Many of these conditions are far more common in men than women. That's
because women, with two copies of the X, have a backup in case of
mutation. Men, with one X and a tiny Y chromosome containing only seven
genes in common with the X, have no such backup.


"The X chromosome was pivotal in early human genetics because we were
able to see clearly how mutations cause disease," said David Bentley,
head of human genetics at the Wellcome Trust Sanger Institute and an
author of the sequence paper. "We know what goes wrong with a high
diversity of human diseases associated with the X."


The X chromosome includes the gene that causes Duchenne muscular
dystrophy, the largest known gene at 2.2 million base pairs long.


"From studying such genes, we can get remarkable insight into disease
processes," said Mark Ross, leader of the Human X Chromosome Project at
the Sanger Institute.


The X chromosome also has stories to tell about human evolution -- the
new code reveals that the X and Y evolved from a pair of regular
chromosomes 300 million years ago -- and even human history.

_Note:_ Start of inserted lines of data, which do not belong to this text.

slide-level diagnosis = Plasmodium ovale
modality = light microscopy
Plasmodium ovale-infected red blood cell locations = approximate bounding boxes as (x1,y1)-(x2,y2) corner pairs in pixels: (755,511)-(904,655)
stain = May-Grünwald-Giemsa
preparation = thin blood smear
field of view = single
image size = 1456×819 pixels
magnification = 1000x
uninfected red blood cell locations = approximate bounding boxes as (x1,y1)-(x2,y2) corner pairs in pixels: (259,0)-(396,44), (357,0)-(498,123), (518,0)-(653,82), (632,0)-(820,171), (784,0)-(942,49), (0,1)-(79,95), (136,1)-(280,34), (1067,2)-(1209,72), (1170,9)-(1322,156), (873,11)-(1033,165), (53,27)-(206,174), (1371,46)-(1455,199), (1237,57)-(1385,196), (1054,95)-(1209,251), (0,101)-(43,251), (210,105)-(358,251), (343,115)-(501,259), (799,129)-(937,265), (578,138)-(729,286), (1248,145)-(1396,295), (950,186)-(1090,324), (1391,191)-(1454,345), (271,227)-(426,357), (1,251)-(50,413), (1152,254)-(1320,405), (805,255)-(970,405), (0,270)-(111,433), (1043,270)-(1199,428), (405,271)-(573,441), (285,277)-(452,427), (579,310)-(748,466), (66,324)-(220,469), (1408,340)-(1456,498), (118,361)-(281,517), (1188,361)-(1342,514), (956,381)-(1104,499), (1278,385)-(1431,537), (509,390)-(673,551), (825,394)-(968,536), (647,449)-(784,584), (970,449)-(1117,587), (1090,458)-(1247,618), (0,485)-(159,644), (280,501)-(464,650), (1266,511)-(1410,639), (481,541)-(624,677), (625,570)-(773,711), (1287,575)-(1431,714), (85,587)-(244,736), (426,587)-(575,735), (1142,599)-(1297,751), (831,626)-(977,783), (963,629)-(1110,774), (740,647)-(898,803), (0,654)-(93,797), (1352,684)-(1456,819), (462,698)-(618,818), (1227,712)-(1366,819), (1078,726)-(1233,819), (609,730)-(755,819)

Queen Victoria was a carrier of hemophilia but did not suffer from the
disorder, meaning that she had the gene causing the disease on one of
her X chromosomes but not on the other. She passed the gene to her
granddaughter Alexandra, and through Alexandra's marriage, to the heir
to the last czar of imperial Russia, Alexis. It's been suggested that
Alexis' hemophilia led indirectly to the Russian revolution.


And so, too, the genome-sequencing revolution rolls on. Don't expect it
to end any time soon.


"One of the findings from the sequencing of the X chromosome is that
there are more genes involved in disease than we think," said Bentley.